**取り組む課題:**
1. 石井GMのトレード論の記事で、見出しを含め「」でくくられた箇所をすべて、中身のとおりに書き出せ。
2. 次の(a)～(c)が石井GMのトレード論の記事の内容と合うかどうかを、それぞれ「はい」か「いいえ」で答えよ。判断の決め手となる記事の言葉もそのまま引用すること。
(a) 石井GMは、放出した選手が移籍先で活躍すると困ると考えている。
(b) 放出した選手の活躍で面目がつぶれるという考え方は、球界からすでに完全になくなった。
(c) 楽天から巨人へトレードで移った選手について、石井GMはパフォーマンスが上がったと述べている。
3. 石井GMのトレード論の記事を、最後の文の後から書き継げ。

**文書の該当部分:**

● ● ●

楽天石井GMが語るトレード活性化への思い 「“移籍先で活躍したら困る”は古臭い考え」

巨人に移籍した選手たちは「パフォーマンスが1ランク上がった」

「ウチからジャイアンツさんにトレードで行った選手は、パフォーマンスが1ランク上がった。水を得た魚という感じ。改めて、適材適所でしっかりチームにフィットすることが大事だと思う」と石井GM。

 かつて球界には「放出した選手が移籍先で活躍したら、面目が丸つぶれになる」との考え方が色濃く、トレードがなかなか活性化しなかった経緯がある。いまだ完全に払拭されたわけではない。石井GMは「僕には、活躍されたら困るという考えは全然ない。むしろ、やっぱりそこに行って良かったんだ、という思いです。もちろん、ウチに来てくれる選手には、来て良かったと思ってもらえる活躍、成長の場を提供したい。各球団が、そういう考え方になっていければいい」と述懐した。

● ● ●

**与えられた情報:**
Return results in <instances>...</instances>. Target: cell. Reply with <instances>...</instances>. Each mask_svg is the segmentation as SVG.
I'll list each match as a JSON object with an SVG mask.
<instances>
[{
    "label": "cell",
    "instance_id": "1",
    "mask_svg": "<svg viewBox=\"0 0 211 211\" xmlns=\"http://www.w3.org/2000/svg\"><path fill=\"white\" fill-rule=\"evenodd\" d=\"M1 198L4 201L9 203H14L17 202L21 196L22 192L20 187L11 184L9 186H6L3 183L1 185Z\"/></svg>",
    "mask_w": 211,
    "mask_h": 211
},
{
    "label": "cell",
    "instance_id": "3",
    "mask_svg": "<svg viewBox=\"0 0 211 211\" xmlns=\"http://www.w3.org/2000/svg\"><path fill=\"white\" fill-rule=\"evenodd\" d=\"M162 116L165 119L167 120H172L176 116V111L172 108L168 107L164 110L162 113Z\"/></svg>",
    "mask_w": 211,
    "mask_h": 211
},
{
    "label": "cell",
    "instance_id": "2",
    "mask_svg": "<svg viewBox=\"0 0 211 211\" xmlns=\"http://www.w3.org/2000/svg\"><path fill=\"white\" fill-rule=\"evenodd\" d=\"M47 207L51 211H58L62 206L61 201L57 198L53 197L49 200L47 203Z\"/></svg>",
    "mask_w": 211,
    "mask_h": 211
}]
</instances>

● ● ●

**課題ごとの解答:**
1.
- 「“移籍先で活躍したら困る”は古臭い考え」
- 「パフォーマンスが1ランク上がった」
- 「ウチからジャイアンツさんにトレードで行った選手は、パフォーマンスが1ランク上がった。水を得た魚という感じ。改めて、適材適所でしっかりチームにフィットすることが大事だと思う」
- 「放出した選手が移籍先で活躍したら、面目が丸つぶれになる」
- 「僕には、活躍されたら困るという考えは全然ない。むしろ、やっぱりそこに行って良かったんだ、という思いです。もちろん、ウチに来てくれる選手には、来て良かったと思ってもらえる活躍、成長の場を提供したい。各球団が、そういう考え方になっていければいい」

2.
(a) いいえ。「僕には、活躍されたら困るという考えは全然ない。」
(b) いいえ。「いまだ完全に払拭されたわけではない。」
(c) はい。「ウチからジャイアンツさんにトレードで行った選手は、パフォーマンスが1ランク上がった。」

3.
 日本プロ野球選手会は当初、出場機会に恵まれない選手の移籍を活性化する「現役ドラフト」の今季中の導入を目指していたが、新型コロナウイルスの感染拡大で経営サイドとの協議が中断している。石井GMは「現役ドラフトがなくても、球団は、選手の活躍の場がここにないなら、どこにあるかを考えてあげるべき」と訴える。

「(放出した選手が移籍先で)活躍して“しまった”というのは、古臭い考えだと思います」と言い切った石井GM。ポジションをめぐる過当競争や、チームの雰囲気に合わないことによってくすぶっている選手たちが、12球団の中で自分に最適の働き場所をみつけられるようになれば、理想的だろう。